(Brano da leggere)
== == ==

Finalmente sta per spuntare una buona tassa, dopo le tante cattive o pessime. Germania, Francia, Italia e Spagna, nella riunione dei ministri finanziari europei di Tallin, si sono accordati per la creazione una web tax che colpisca con aliquota forfettaria, basata sul fatturato, i profitti che i giganti della rete fanno, con vendite di beni e servizi nei vari stati dell’Unione.
Queste grandi imprese multinazionali ora se la cavano facendo affluire i loro guadagni a Stati – europei ed extra europei – a fiscalità privilegiata minima ove hanno ubicato la sede (formale) della casa madre.
La nuova web tax si baserà sul principio che i profitti vanno tassati ove effettivamente si fanno, mediante le vendite e gli altri affari in Internet, con clienti che si trovano sul territorio dello Stato in cui opera quella rete fissa o mobile.
Dal punto di vista tributario le grandi imprese transnazionali che concludono affari tramite il web avranno così uno stabilimento ideale (ma non per questo irreale) tassabile nell’area in cui si addensa la clientela, con cui intrecciano i loro rapporti di comunicazione immateriale tramite telefoni, fax, computer.
Questa è una buona tassa, per almeno cinque ragioni.

== == ==

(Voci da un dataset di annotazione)
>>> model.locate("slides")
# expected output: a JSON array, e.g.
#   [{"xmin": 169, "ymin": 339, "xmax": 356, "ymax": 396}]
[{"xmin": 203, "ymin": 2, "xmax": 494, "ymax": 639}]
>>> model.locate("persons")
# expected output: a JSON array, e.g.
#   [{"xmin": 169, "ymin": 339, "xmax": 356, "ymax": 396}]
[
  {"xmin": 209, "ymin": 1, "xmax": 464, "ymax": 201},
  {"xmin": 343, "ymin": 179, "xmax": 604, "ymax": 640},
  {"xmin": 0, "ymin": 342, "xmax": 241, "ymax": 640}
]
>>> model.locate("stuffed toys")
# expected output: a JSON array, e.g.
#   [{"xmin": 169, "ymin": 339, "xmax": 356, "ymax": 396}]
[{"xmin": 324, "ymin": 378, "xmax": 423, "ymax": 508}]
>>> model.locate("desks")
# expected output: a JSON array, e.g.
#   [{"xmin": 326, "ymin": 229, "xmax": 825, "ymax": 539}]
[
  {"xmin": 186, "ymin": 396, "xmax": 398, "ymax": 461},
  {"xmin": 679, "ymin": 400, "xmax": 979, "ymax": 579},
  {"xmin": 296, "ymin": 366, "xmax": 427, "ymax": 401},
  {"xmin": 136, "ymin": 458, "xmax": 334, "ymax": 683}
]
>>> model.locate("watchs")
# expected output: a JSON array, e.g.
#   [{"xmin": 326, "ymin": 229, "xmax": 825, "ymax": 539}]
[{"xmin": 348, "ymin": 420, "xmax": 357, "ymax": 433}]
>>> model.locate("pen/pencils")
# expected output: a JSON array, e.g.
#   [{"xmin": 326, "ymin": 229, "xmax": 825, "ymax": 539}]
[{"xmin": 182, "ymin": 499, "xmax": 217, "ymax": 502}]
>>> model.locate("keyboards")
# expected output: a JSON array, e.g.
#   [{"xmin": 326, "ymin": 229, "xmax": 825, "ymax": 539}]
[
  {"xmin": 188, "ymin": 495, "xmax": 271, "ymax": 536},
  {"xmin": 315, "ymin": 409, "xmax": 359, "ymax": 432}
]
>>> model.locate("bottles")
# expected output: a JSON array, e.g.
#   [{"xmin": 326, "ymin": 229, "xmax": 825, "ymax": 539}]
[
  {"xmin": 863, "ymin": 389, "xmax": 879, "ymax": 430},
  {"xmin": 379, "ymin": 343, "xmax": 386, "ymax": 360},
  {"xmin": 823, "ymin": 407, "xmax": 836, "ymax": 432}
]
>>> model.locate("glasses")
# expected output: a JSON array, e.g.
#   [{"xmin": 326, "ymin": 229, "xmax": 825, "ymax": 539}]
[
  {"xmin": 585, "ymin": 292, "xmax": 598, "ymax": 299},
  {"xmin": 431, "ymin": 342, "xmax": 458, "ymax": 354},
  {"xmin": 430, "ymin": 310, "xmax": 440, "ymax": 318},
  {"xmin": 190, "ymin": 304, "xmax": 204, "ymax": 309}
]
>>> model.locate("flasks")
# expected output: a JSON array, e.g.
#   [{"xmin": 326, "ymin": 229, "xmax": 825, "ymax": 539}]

== == ==

(Consegna 1) Nel testo sulla web tax, in quale città si è tenuta la riunione dei ministri finanziari europei?
(Consegna 2) Estrai dal testo sulla web tax il passo che comincia con "La nuova web" e termina con "telefoni, fax, computer.".

(Risultato 1) A Tallin.

(Risultato 2)
La nuova web tax si baserà sul principio che i profitti vanno tassati ove effettivamente si fanno, mediante le vendite e gli altri affari in Internet, con clienti che si trovano sul territorio dello Stato in cui opera quella rete fissa o mobile.
Dal punto di vista tributario le grandi imprese transnazionali che concludono affari tramite il web avranno così uno stabilimento ideale (ma non per questo irreale) tassabile nell’area in cui si addensa la clientela, con cui intrecciano i loro rapporti di comunicazione immateriale tramite telefoni, fax, computer.